(Trecho de um conjunto de dados)
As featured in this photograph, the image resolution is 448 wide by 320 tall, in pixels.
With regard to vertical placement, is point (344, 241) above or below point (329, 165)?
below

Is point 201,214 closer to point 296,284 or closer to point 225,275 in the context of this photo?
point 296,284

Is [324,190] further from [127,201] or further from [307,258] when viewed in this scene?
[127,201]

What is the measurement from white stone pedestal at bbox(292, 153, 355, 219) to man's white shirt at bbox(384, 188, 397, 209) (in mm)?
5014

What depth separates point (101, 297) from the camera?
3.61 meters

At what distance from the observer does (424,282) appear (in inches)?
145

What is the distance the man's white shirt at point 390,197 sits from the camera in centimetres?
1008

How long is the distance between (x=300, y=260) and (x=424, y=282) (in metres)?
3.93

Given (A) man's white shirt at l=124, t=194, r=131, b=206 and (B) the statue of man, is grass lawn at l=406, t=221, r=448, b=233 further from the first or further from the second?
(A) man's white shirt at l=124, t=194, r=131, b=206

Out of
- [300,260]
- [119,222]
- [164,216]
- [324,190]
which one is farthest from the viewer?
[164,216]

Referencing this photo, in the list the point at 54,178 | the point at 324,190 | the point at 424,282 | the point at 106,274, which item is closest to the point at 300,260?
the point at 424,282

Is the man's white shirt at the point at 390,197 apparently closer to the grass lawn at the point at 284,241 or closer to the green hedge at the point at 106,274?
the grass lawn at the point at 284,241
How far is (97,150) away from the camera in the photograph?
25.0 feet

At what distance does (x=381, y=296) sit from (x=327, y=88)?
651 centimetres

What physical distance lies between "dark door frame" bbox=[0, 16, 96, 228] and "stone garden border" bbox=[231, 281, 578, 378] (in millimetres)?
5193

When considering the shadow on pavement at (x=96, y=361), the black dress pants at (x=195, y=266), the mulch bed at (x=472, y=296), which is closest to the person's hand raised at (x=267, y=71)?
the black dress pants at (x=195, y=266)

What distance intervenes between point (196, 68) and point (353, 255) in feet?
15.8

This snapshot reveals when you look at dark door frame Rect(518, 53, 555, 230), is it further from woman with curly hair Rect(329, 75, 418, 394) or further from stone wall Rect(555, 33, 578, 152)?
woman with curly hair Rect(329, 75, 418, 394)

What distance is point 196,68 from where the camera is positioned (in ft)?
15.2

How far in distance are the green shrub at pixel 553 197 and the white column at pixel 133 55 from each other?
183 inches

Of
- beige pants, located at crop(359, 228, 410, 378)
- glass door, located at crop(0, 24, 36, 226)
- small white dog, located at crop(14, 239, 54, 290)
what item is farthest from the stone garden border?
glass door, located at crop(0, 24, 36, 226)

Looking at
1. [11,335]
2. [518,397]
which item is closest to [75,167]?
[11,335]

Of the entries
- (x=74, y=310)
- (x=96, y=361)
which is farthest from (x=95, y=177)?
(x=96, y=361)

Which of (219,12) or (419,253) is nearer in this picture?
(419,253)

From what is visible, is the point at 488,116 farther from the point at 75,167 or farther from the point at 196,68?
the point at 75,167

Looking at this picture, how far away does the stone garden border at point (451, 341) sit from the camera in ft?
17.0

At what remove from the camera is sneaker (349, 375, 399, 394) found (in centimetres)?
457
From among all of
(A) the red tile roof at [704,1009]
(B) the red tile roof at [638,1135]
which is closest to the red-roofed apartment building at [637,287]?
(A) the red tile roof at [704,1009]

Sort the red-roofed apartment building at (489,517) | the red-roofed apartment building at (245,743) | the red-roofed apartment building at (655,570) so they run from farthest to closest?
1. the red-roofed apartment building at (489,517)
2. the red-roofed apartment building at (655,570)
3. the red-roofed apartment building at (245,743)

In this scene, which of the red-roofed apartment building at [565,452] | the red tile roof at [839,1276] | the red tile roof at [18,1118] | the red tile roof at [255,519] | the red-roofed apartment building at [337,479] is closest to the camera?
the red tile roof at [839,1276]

--

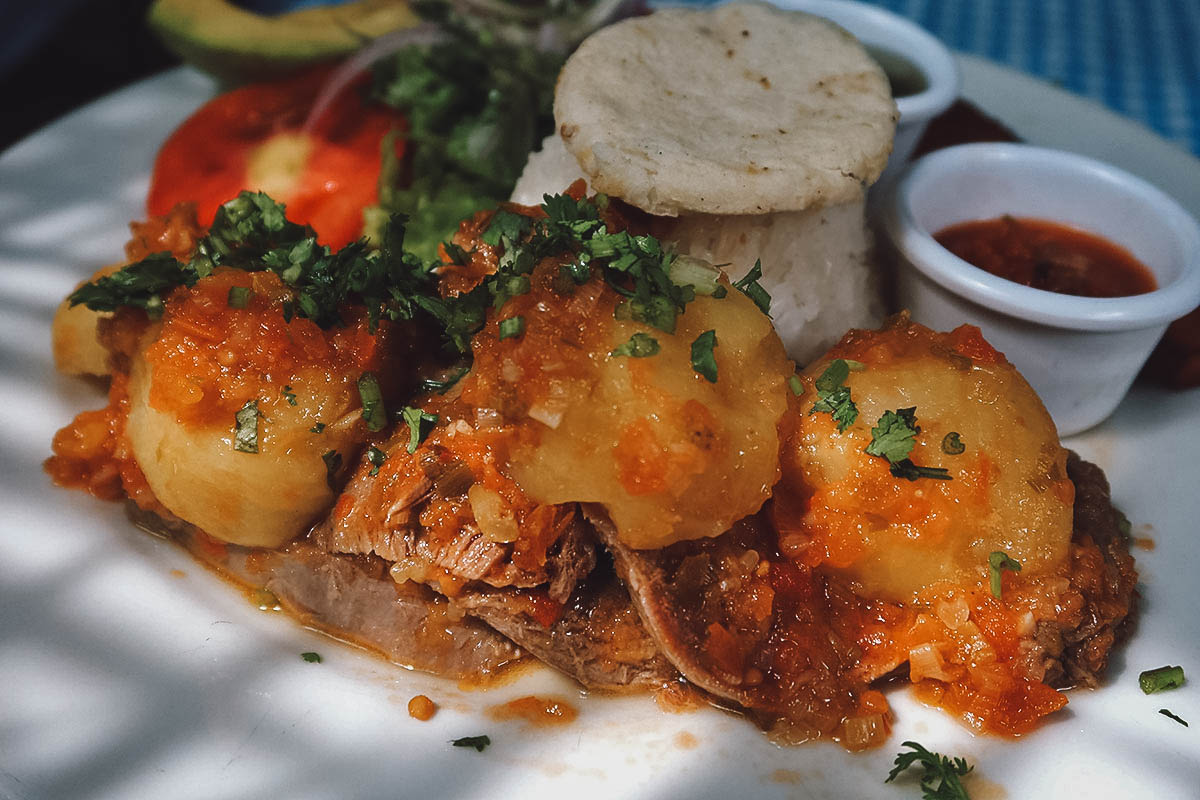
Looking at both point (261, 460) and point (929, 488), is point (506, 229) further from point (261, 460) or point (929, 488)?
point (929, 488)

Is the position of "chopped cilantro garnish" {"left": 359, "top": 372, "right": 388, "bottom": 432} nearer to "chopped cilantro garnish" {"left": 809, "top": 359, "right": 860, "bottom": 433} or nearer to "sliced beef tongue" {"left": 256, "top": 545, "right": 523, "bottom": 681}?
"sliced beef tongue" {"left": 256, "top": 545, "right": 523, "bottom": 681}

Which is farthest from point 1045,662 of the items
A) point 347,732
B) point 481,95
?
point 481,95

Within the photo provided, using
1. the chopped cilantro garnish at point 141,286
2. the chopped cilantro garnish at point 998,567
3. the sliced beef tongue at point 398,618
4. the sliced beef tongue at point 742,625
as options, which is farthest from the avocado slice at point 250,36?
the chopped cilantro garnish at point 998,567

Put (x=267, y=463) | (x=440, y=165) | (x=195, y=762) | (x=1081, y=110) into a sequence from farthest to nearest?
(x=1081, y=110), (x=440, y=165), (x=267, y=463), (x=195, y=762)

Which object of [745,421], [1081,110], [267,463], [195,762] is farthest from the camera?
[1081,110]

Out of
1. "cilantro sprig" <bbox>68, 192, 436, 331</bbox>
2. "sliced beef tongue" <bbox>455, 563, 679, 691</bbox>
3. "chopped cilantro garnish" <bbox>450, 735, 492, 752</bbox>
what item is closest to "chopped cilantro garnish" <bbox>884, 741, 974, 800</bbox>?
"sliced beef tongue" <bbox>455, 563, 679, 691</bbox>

--

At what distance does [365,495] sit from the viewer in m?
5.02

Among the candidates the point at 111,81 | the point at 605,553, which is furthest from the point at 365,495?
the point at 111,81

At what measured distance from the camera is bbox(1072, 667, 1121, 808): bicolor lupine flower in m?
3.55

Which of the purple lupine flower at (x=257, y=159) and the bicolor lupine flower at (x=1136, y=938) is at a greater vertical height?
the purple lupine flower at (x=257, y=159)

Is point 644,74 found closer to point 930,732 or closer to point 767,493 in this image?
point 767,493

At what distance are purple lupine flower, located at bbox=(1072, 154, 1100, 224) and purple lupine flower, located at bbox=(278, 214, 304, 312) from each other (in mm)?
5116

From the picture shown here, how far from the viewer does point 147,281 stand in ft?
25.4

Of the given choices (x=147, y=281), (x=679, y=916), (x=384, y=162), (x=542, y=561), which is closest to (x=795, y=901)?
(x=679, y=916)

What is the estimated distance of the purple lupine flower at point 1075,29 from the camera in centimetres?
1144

**Tarefa a realizar:** Por favor, copie sem nenhuma alteração as linhas dos registros que começam na que contém "Of the entries" e terminam na que contém "3. the red-roofed", incluindo essas duas.

**Resposta:**
Of the entries
- (x=74, y=310)
- (x=96, y=361)
which is farthest from (x=95, y=177)?
(x=96, y=361)

Which of (219,12) or (419,253) is nearer in this picture?
(419,253)

From what is visible, is the point at 488,116 farther from the point at 75,167 or farther from the point at 196,68?
the point at 75,167

Looking at this picture, how far away does the stone garden border at point (451, 341) sit from the camera in ft?
17.0

At what remove from the camera is sneaker (349, 375, 399, 394) found (in centimetres)?
457
From among all of
(A) the red tile roof at [704,1009]
(B) the red tile roof at [638,1135]
which is closest to the red-roofed apartment building at [637,287]?
(A) the red tile roof at [704,1009]

Sort the red-roofed apartment building at (489,517) | the red-roofed apartment building at (245,743) | the red-roofed apartment building at (655,570) so they run from farthest to closest?
1. the red-roofed apartment building at (489,517)
2. the red-roofed apartment building at (655,570)
3. the red-roofed apartment building at (245,743)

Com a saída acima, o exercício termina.